Re: [PATCH] [PATCH] libmultipath: return 'ghost' state when port is in transition

Brian Bunker <brian@xxxxxxxxxxxxxxx> · Tue, 7 Mar 2023 11:41:54 -0800



> On Mar 7, 2023, at 2:31 AM, Martin Wilck <mwilck@xxxxxxxx> wrote:
> 
> On Mon, 2023-03-06 at 13:04 -0600, Benjamin Marzinski wrote:
>> On Mon, Mar 06, 2023 at 12:46:50PM +0100, Martin Wilck wrote:
>>> Hi Brian,
>>> 
>>> On Sat, 2023-03-04 at 12:49 -0800, Brian Bunker wrote:
>>>>> 
>>>> The checking for standby is 14 years old, and says that TUR
>>>> returns
>>>> a unit attention when the path is in standby. I am not sure why
>>>> that
>>>> wouldn’t be handled by this code above: I would think there
>>>> should be
>>>> just one unit attention for each I_T_L when an ALUA state change
>>>> happens.Not sure how it exceeds the retry count.
>>>> 
>>>> if (key == 0x6) {
>>>>     /* Unit Attention, retry */
>>>>     if (—retry_tur)
>>>>         goto retry;
>>>> }
>>>> 
>>>> From my perspective failing a path for ALUA state standby is
>>>> reasonable
>>>> since it is not an active state.
>>> 
>>> I think the historic rationale for using GHOST is that some storage
>>> arrays, in particular active-passive configurations, may keep
>>> certain
>>> port groups in STANDBY state. If STANDBY was classified as FAILED,
>>> "multipath -ll" would show all paths of such port groups as FAILED,
>>> which would confuse users.
>>> 
>>> That's what I meant before, multipath's GHOST can mean multiple
>>> things
>>> depending on the actual hardware in use, explicit/implicit ALUA,
>>> etc.
>>> Given that today basically every hardware supports ALUA, we could
>>> probably do better. But changing the semantics in the current
>>> situation
>>> is risky and error prone.
>> 
>> I am sympathetic to Martin's view that GHOST is an ambiguous state,
>> and
>> it's not at all clear that in means "temporarily between states". In
>> fact, it ususally doesn't.  On the other hand, if we can be pretty
>> certain that devices won't keep paths in the TRANSITIONING state for
>> an
>> extended time, but we can't be certain what the end state will be, I
>> do
>> see the rationale for not failing them preemtively. 
> 
> This is an important point, for which I don't see a general solution.

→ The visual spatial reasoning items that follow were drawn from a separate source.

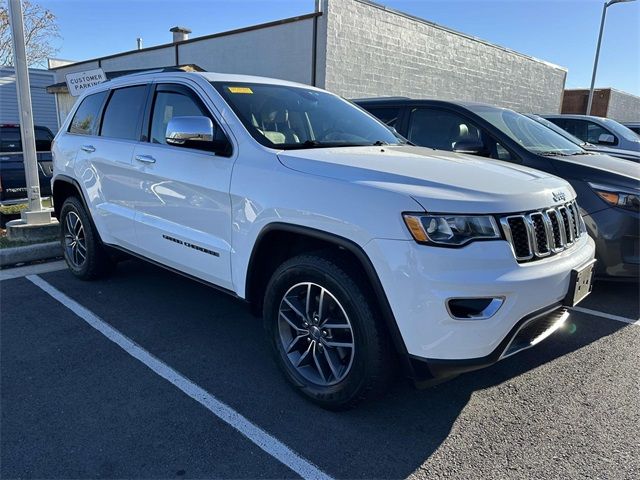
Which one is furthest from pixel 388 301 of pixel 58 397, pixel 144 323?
pixel 144 323

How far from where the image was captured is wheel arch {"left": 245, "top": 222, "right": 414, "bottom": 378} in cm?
242

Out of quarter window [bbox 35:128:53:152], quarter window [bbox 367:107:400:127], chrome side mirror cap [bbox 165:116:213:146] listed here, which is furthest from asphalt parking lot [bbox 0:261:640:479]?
quarter window [bbox 35:128:53:152]

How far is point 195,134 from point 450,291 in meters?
1.87

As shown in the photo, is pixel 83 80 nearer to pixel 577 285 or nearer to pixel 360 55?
pixel 577 285

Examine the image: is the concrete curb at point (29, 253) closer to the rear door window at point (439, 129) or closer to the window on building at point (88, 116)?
the window on building at point (88, 116)

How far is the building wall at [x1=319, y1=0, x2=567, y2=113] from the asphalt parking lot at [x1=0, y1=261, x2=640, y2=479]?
967 cm

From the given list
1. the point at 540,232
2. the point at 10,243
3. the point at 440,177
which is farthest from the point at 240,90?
the point at 10,243

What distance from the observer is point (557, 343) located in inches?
150

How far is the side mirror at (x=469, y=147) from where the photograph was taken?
200 inches

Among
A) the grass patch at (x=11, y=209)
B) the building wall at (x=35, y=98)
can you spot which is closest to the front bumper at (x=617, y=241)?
the grass patch at (x=11, y=209)

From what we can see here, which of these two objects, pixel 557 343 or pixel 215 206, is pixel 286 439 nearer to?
pixel 215 206

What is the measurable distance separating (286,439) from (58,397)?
1423mm

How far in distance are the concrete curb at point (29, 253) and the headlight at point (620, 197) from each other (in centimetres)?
587

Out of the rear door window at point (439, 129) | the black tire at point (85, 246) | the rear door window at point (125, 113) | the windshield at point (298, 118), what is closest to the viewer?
the windshield at point (298, 118)
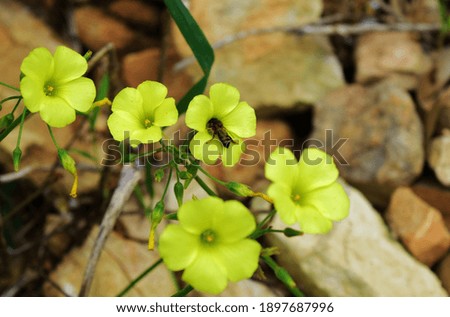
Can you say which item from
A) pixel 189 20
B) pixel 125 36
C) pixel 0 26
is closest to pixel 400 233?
pixel 189 20

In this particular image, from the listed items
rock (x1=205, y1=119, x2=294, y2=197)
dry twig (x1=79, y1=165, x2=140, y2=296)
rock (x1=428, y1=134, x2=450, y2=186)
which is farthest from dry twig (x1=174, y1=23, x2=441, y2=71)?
dry twig (x1=79, y1=165, x2=140, y2=296)

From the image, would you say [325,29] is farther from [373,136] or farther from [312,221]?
[312,221]

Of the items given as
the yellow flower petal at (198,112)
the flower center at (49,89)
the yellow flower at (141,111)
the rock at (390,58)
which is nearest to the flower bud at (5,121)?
the flower center at (49,89)

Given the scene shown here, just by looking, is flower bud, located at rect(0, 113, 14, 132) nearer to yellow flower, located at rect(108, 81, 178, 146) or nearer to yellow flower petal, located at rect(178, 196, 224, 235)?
yellow flower, located at rect(108, 81, 178, 146)

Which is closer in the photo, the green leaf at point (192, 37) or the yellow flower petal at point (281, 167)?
the yellow flower petal at point (281, 167)

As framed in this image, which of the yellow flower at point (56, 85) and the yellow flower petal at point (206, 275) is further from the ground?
the yellow flower at point (56, 85)

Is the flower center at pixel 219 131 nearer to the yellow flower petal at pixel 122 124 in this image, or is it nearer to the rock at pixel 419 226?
the yellow flower petal at pixel 122 124
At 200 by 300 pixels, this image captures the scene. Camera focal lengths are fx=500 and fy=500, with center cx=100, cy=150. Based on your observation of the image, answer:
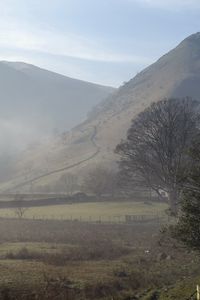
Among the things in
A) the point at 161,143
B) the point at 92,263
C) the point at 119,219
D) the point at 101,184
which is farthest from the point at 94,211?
the point at 92,263

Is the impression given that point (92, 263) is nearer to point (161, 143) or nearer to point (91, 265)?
point (91, 265)

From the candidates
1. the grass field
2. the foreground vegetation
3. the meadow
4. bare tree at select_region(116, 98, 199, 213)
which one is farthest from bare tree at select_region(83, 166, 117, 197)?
the foreground vegetation

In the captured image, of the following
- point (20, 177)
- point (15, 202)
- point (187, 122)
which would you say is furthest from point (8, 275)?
point (20, 177)

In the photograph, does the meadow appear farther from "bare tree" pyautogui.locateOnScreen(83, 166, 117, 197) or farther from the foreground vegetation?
"bare tree" pyautogui.locateOnScreen(83, 166, 117, 197)

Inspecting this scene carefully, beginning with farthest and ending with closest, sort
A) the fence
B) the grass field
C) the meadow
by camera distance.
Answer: the grass field
the fence
the meadow

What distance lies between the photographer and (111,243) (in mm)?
42000

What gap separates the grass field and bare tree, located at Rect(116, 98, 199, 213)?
40.3 feet

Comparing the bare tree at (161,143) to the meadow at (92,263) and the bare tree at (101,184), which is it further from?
the bare tree at (101,184)

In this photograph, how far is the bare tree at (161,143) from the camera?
51.0m

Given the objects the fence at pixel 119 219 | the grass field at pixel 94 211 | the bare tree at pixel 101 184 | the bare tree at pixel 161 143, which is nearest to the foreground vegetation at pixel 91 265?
the bare tree at pixel 161 143

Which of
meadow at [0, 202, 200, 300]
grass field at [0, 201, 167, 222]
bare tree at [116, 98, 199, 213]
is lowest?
grass field at [0, 201, 167, 222]

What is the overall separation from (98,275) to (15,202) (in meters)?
60.8

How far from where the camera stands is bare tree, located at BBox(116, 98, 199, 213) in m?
51.0

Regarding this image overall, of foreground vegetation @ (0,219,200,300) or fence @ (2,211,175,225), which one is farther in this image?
fence @ (2,211,175,225)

> Unfortunately, if a device is TRANSITIONING, the SCSI spec offers no
> means for us to determine what state it's transitioning to, not even
> whether the transition is "up" or "down" in the state hierarchy. We can
> only guess from the previous state, but it will never be more than just
> that, a guess.
If a device is transitioning, it is quite likely that the other paths to this
device might also be transitioning. Any response that fails the path
could lead to the failing of all of the paths. I think the initiator making
any decision about the path state, up or down, for sure is wrong. In
general, if ALUA transitioning is returned, retry the same path up to
the transition timeout.
> 
>> I wonder if PATH_PENDING makes more sense.  We would retain the
>> existing
>> state until the path left the TRANSITIONING state.  The question is,
>> are
>> you trying to make paths that are transitioning out of a failed state
>> come back sooner, or are you trying to keep paths that were in a
>> active
>> state from being prevemtively failed.  Using PATH_PENDING won't fix
>> the
>> first case, only the second.
More the second. In many cases paths to a device are served by
different parts of a system. You might have two controllers performing
an HA function or even two arrays performing an HA function where
each array is made up of controllers performing an HA function. These
relationships will change based on external factors. There could be
connection disruptions in upgrade cases or individual controller
failures, etc. When this happens, an ALUA state change will happen
where the first step of that change could be returning ALUA state
transitioning until a more permanent state is achieved. That could be
all paths are back online, or some are and some are in some offline state
directing initiators to paths which can serve I/O. The initiator can’t
know what has happened by considering a single path.
> 
> A very interesting suggestion. I like it.
> 
> I think that it makes little sense to try and make such paths "come
> back sooner". TRANSITIONING devices aren't usable, and any attempt to
> try to use them will cause an IO error and switch to FAILED state
> immediately by the kernel driver. PATH_PENDING would cause devices that
> are "coming up" to be checked frequently, and thus make them available
> within one checker interval of them becoming actually ACTIVE, which is
> about the best we can do in the "transitioning up" case.
> 
> When the path is going "down" from PATH_UP state, PATH_PENDING would
> imply that the kernel DM_STATE would remain as-is (probably "active").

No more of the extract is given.